Today, we will pause to honor with pride our community’s 65 soldiers dead and the thousands of other brave men and women who have served in the military from World War I to Iraq. They have given back to their country and, in many cases, laid their lives on the line so the rest of us can live in freedom and peace.
At one time, Nov. 11 was known as Armistice Day in observance of the end of World War I — at the 11th hour, on the 11th day of the 11th month of 1918. Those who distinguished this day, including members of Congress in 1938, who made it a national holiday, had an idealistic dream that World War I was “the war to end all wars.”
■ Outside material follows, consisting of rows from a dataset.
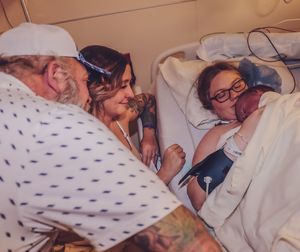 A tender moment captured in a hospital bed showing comfort and care.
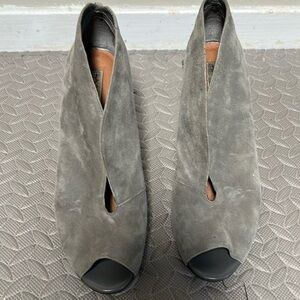 Soft suede. Beautiful shoes just a bit too tall for me.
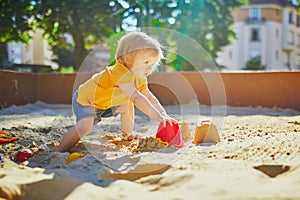 Adorable little girl having fun on playground in sandpit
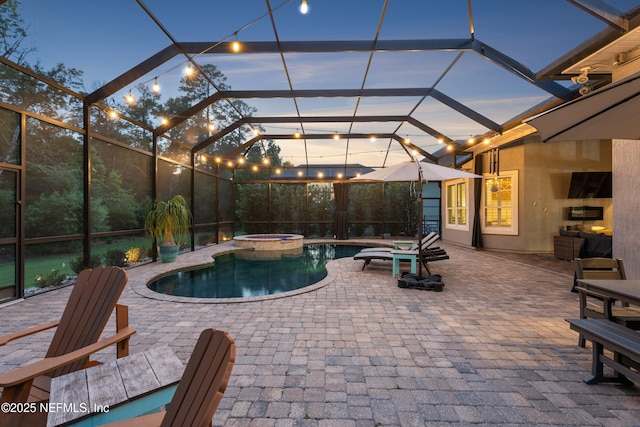 135 Tate Ln, Saint Johns, FL 32259 - view of pool featuring a patio, glass enclosure, and a pool with connected hot tub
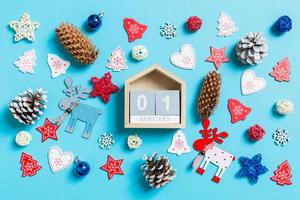 superiore Visualizza di di legno calendario circondato con nuovo anno giocattoli e decorazioni su blu sfondo. il primo di gennaio. Natale tempo concetto foto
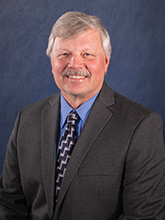 Gray haired man with mustache in suit and tie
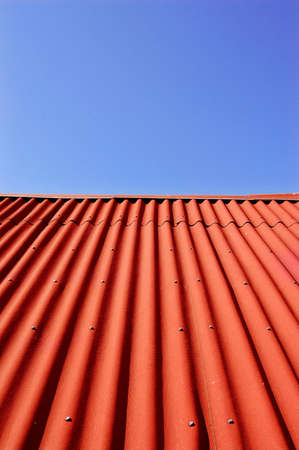 red roof top and blue skyの写真素材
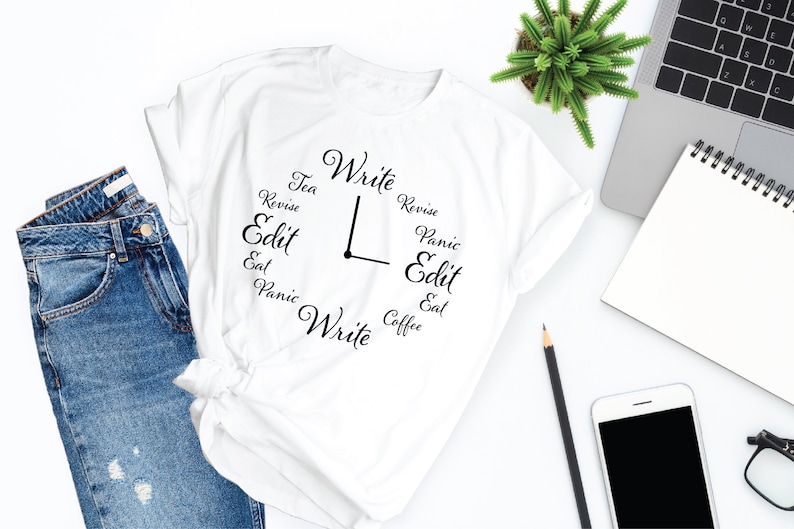 May include: White t-shirt with a clock design featuring the words "Write", "Revise", "Edit", "Panic", "Eat", "Tea", and "Coffee".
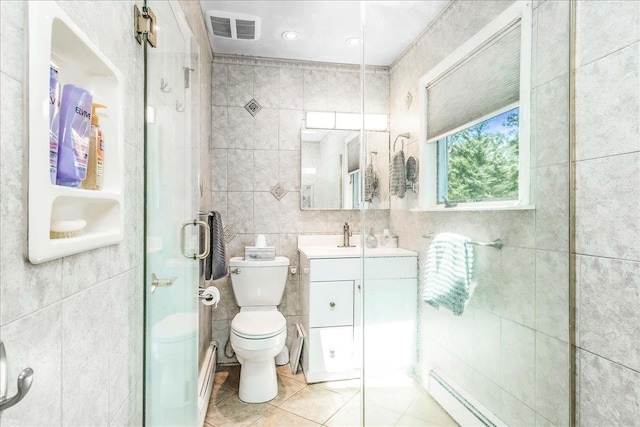 7 Woodstock Pl, Lake Grove, NY 11755 - bathroom featuring tile walls, tile patterned floors, vanity, a shower stall, and a baseboard radiator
Regrettably, human frailty and the domination of men by other men assured us that World War I wasn’t the last conflict. Every American generation since 1918, from World War II, the Korean War, the Vietnam War to the war against terrorism, has realized that peace is an interlude to war.
Today, we are at war. It was no more apparent than the photos and text on the front page of this newspaper on Tuesday.
In one photo, the name Brandon Christopher Dewey is etched into a black marble column of the Tracy War Memorial. Marine Lance Cpl. Dewey was the fifth Tracy son to die in Operation Iraqi Freedom in the past three years. He died on duty at a checkpoint in the dangerous al-Anbar province where a suicide bomber blew up his car. It was a tragedy felt in the neighborhoods of Tracy — halfway around the world.
Another photograph on Tuesday’s front page captured another tragic side of the Iraqi war, which also was felt halfway around the world, but for a far different reason.
Tyler Jackson, another Marine from Tracy, pleaded guilty to two counts for his role in killing an Iraqi civilian. Lance Cpl. Jackson dishonored not only the uniform he wore but also his countrymen.
However, the misdeeds of one should not obscure the past, present and future deeds of the 150,000 other troops serving in Iraq and those of the more than 25 million living U.S. veterans. Today, we pause for them and especially for those who have died fighting for us.